Spécification d'autres formes d'équilibreur de charge
La forme d'un équilibreur de charge Oracle Cloud Infrastructure indique sa bande passante totale maximale (trafic entrant et sortant). Par défaut, les équilibreurs de charge sont créés avec une forme de 100 Mbits/s. D'autres formes sont disponibles, notamment 400 Mbits/s et 8 000 Mbits/s.
Pour spécifier une autre forme pour un équilibreur de charge, ajoutez l'annotation suivante dans la section de métadonnées du fichier manifeste :
service.beta.kubernetes.io/oci-load-balancer-shape: <value>où value représente la bande passante de la forme (par exemple, 100 Mbits/s, 400 Mbits/s, 8 000 Mbits/s).
Par exemple :
apiVersion: v1
kind: Service
metadata:
name: my-nginx-svc
labels:
app: nginx
annotations:
oci.oraclecloud.com/load-balancer-type: "lb"
service.beta.kubernetes.io/oci-load-balancer-shape: 400Mbps
spec:
type: LoadBalancer
ports:
- port: 80
selector:
app: nginxUn quota d'équilibreurs de charge suffisant doit être disponible dans la région pour la forme que vous spécifiez. Entrez la commande kubectl suivante pour vérifier que la création de l'équilibreur de charge n'a pas échoué en raison d'un quota insuffisant :
kubectl describe service <service-name>Notez qu'Oracle recommande de mettre en oeuvre des services Kubernetes de type LoadBalancer en tant qu'équilibreurs de charge flexibles et rentables plutôt qu'en tant qu'équilibreurs de charge à forme fixe (dynamiques) (voir Spécification de formes flexibles d'équilibreur de charge).
Spécification de formes d'équilibreur de charge flexibles
La forme d'un équilibreur de charge Oracle Cloud Infrastructure indique sa bande passante totale maximale (trafic entrant et sortant). Comme décrit dans Spécification d'autres formes d'équilibreur de charge, vous pouvez spécifier différentes formes d'équilibreur de charge.
En outre, vous pouvez également spécifier une forme flexible pour un équilibreur de charge d'Oracle Cloud Infrastructure, en définissant une bande passante minimale et maximale pour l'équilibreur de charge.
Pour spécifier une forme flexible pour un équilibreur de charge, ajoutez les annotations suivantes dans la section de métadonnées du fichier manifeste :
service.beta.kubernetes.io/oci-load-balancer-shape: "flexible"

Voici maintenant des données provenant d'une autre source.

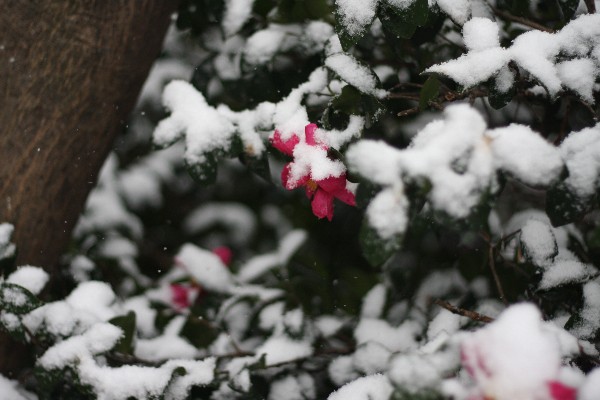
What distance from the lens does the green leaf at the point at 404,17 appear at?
0.86 metres

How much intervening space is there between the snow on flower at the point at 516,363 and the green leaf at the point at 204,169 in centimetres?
53

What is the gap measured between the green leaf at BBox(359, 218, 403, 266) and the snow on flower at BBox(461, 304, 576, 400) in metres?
0.12

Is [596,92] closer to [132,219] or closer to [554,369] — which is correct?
[554,369]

service.beta.kubernetes.io/oci-load-balancer-shape-flex-min: "<min-value>"
service.beta.kubernetes.io/oci-load-balancer-shape-flex-max: "<max-value>"où :
-
"<min-value>"est la bande passante minimale pour l'équilibreur de charge, dans Mbps (par exemple, "10") -
"<max-value>"est la bande passante maximale pour l'équilibreur de charge, dans Mbps (par exemple, "100")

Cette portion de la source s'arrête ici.